The first economic order of business for the new Japanese Prime Minister will be to revive the Japanese economy.
Historically, a weaker yen is one of the methods the Japanese government has used to assist Japan’s export industries. The area from 115.00 to 120.00 is a likely goal for the new Tokyo administration.
Japanese import and export data for September will be released on Wednesday. Annual rates are still referencing the pandemic collapse and are unaturally strong. National CPI for September should remain deflationary and suggest further fiscal stimulus from the government and easing from the BOJ.
American data on Industrial Production and the housing market for September will not change views on the dollar.
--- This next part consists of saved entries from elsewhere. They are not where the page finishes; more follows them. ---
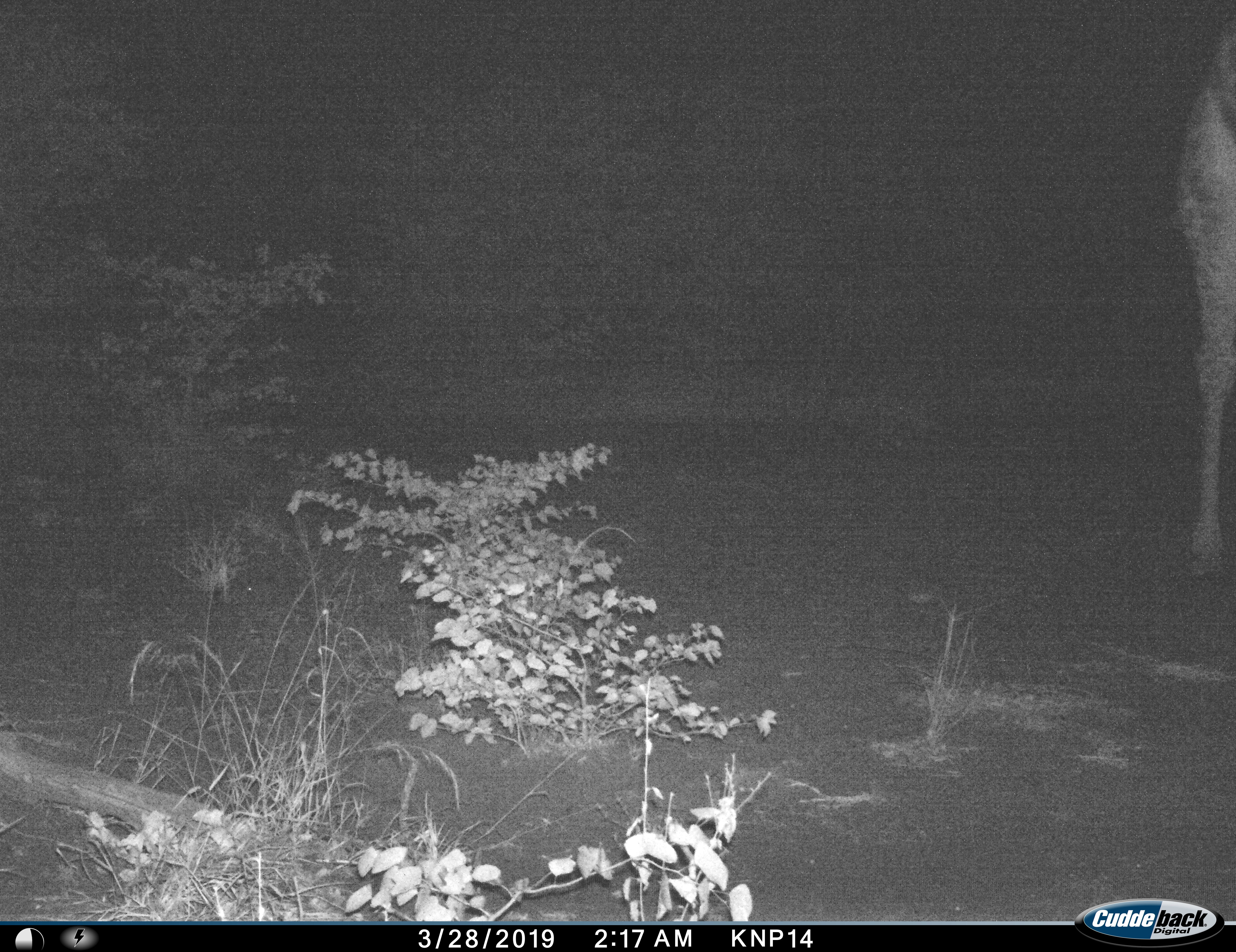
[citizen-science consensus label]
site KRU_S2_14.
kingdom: Animalia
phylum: Chordata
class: Mammalia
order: Artiodactyla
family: Giraffidae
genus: Giraffa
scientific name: Giraffa camelopardalis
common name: giraffe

The Fed's Beige Book collection of anecdotal economic information prepared for the November 3 FOMC meeting will gather much attention, even though it is rarely predictive of bank policy.
Japan statistics October 11–October 15
US statistics October 11–October 15
Japan statistics October 18–October 22
US statistics October 18–October 22
USD/JPY technical outlook
Since opening at 109.23 on September 22, the day of the last Fed meeting, the USD/JPY has climbed 4.68%. This week the pair has gained 1.8%. With such figures momentum indicators are soaring. The MACD (Momentum Average Convergence Divergence) is at its highest level since early April. The Relative Strength Index (RSI) moved into overbought status on Monday and remained there all week. True Range peaked at 1.255 on Monday's more than one figure rise, its highest level since November 9, 2020. These indicators reflect the fundamental yield based evolution in USD/JPY.
Given the rapid acceleration of the USD/JPY in the last three weeks, moving averages (MA) have lagged market movement. Even the 21-day MA at 111.51 is almost three big figures below current levels. The 50-day and 100-day averages are well below 111.00 and the 200-day MA is beneath 109.00. Profit-taking sales are the normal sequel to such vertical movement but that should not be mistaken for a change in attitude or altitude.
The USD/JPY has outstripped all support references more recent than November 2018 except those of the current run. Resistance levels are even more distant. Fundamental factors, primarily yields, combined with the limited but active support should restrain any substantial profit-taking.
Resistance: 114.50, 114.75, 115.30
Support: 113.70, 113.30, 112.22, 112.00, 111.55
FXStreet Forecast Poll
The FXStreet Forecast Poll is unduly pessimistic for the long term, USD/JPY levels reflect the underlying yield basics.